__What you are asked to do__:
State whether each of the following statements agrees with the report below on the McAllen crash, answering yes or no and quoting the deciding words of the report: (a) Garcia and his girlfriend were stopped near the McAllen Convention Center; (b) Garcia has been charged with vehicular homicide; (c) Garcia's girlfriend was over 21.

__Extracted text__:
######

The McAllen Bar That Served Teen (Who Struck and Killed A Valley Man) Should Be Sued
KRGV has reported new developments in the story involving Jorge Luis Garcia, an underage teen, striking and killing 38-year old Marco Antonio Ortiz with his vehicle early Saturday morning near Bicenntenial and 17th street in McAllen.
After the accident, Garcia along with his girlfriend, who was also under-21, fled the scene and were stopped near the McAllen Convention Center near Ware Rd.
Following their arrest, Garcia has since been charged with intoxication manslaughter and TABC has announced that they are currently investigating the bar that may have sold alcohol to Garcia and his under-21 girlfriend.
According to court documents reported by KRGV, Garcia allegedly paid a bar employee $40 to allow him and his girlfriend to drink at that bar.

######

__Available data__:
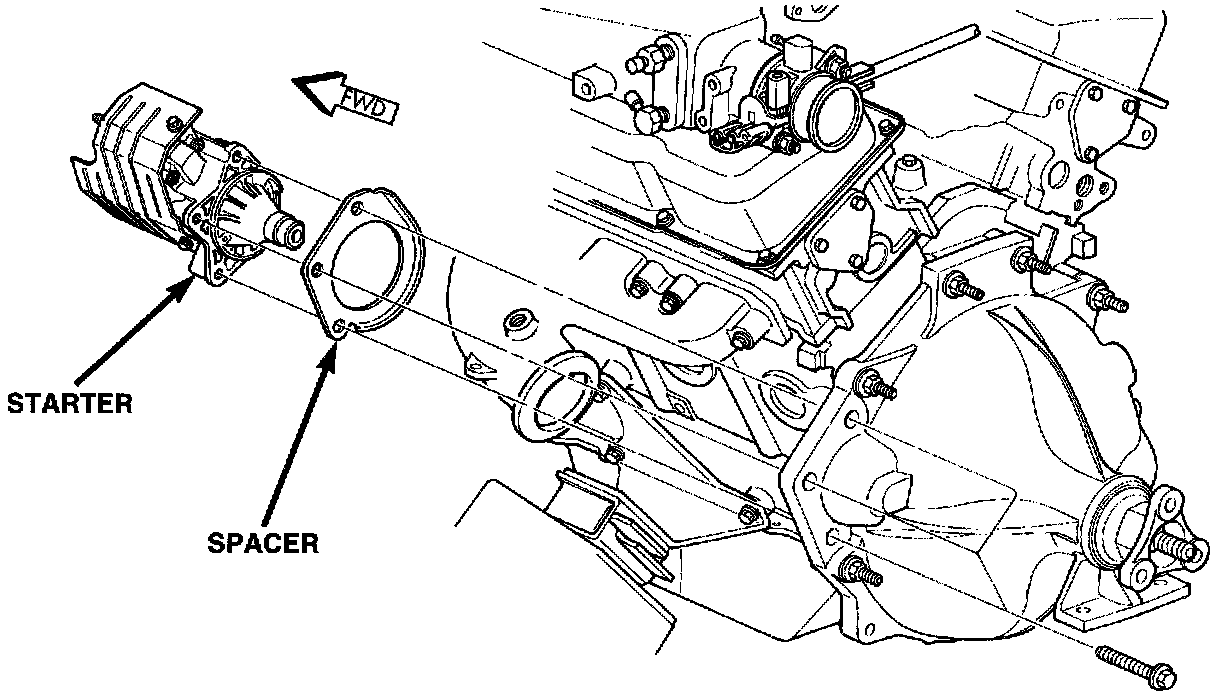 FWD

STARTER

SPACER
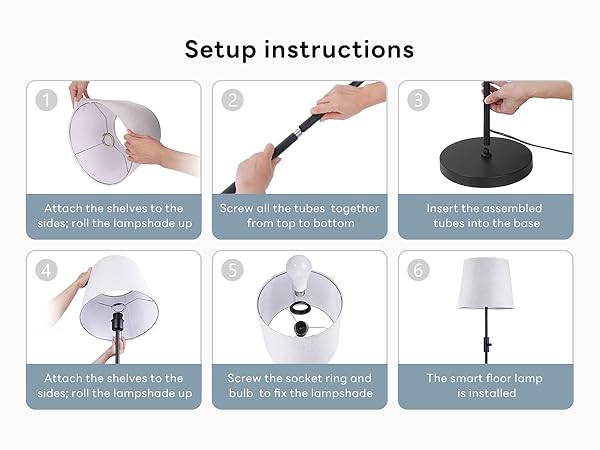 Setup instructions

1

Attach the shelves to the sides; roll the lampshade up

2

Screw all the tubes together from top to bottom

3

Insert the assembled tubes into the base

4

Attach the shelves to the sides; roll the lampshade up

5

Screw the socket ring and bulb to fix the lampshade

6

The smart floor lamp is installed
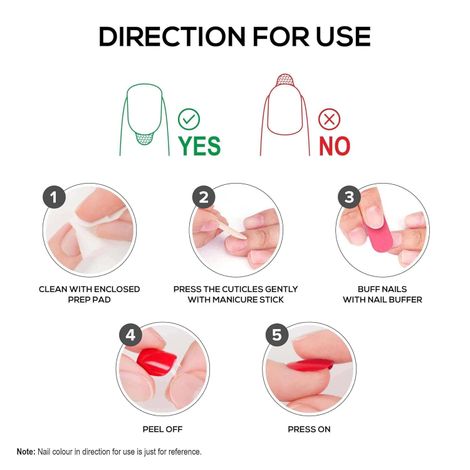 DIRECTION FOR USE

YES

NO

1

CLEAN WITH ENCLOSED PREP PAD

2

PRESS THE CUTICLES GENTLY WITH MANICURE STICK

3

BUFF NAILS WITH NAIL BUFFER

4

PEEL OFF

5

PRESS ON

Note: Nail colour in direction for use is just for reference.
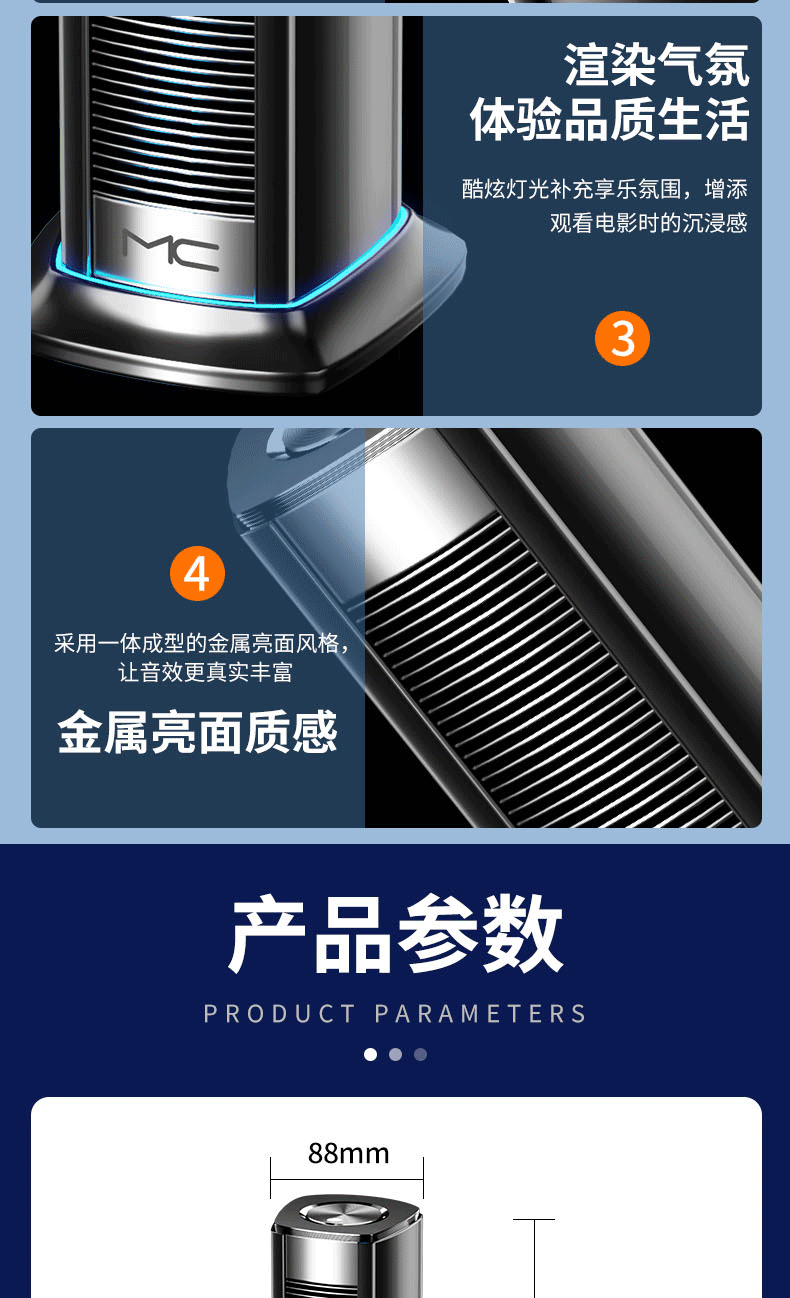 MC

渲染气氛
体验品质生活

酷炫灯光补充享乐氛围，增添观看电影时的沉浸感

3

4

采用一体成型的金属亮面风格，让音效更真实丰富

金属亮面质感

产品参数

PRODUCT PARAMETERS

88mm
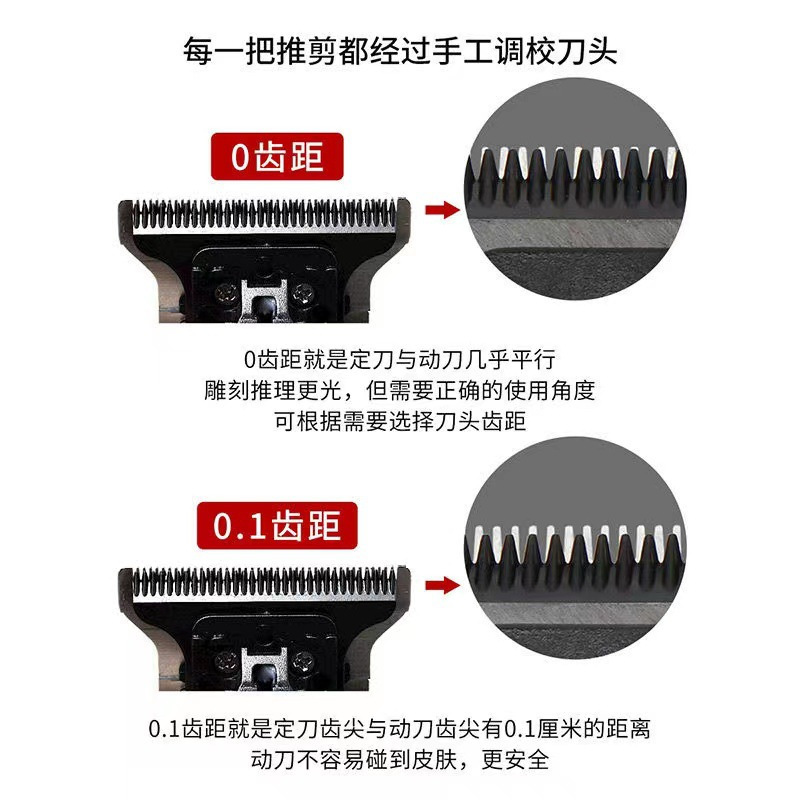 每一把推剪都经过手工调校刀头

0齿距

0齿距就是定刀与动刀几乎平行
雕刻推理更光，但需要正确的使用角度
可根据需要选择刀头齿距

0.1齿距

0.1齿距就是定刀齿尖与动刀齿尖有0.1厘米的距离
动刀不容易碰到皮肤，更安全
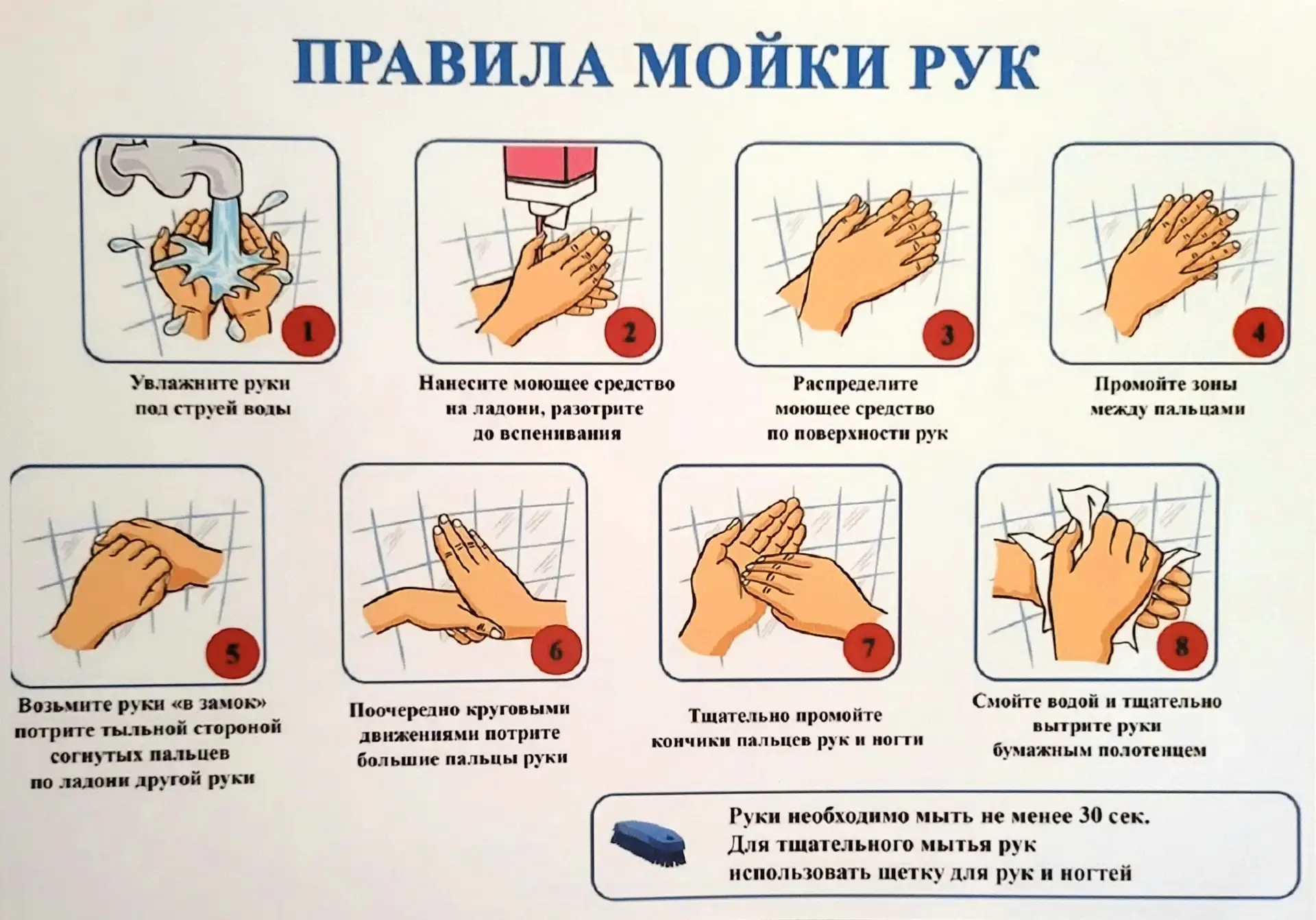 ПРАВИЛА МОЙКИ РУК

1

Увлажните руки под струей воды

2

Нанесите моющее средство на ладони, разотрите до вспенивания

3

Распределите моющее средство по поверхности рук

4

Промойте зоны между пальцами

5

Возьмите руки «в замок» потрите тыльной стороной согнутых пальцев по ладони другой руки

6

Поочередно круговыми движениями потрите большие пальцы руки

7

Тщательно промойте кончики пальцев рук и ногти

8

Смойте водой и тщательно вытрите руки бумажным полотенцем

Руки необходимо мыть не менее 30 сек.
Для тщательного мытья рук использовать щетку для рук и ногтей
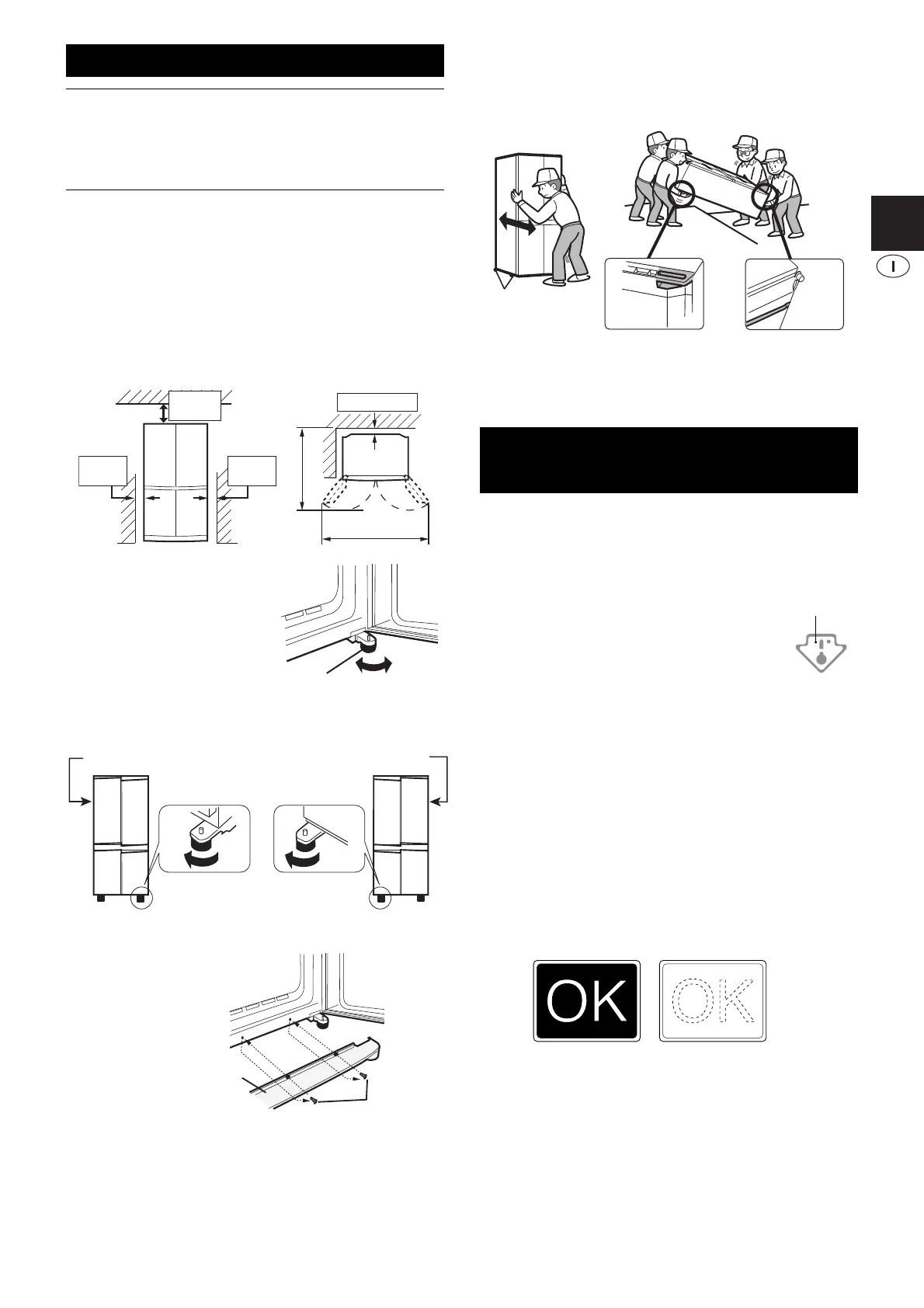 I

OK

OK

######

__Problem solution__:
(a) Yes: "were stopped near the McAllen Convention Center near Ware Rd."
(b) No: "Garcia has since been charged with intoxication manslaughter"
(c) No: "his girlfriend, who was also under-21"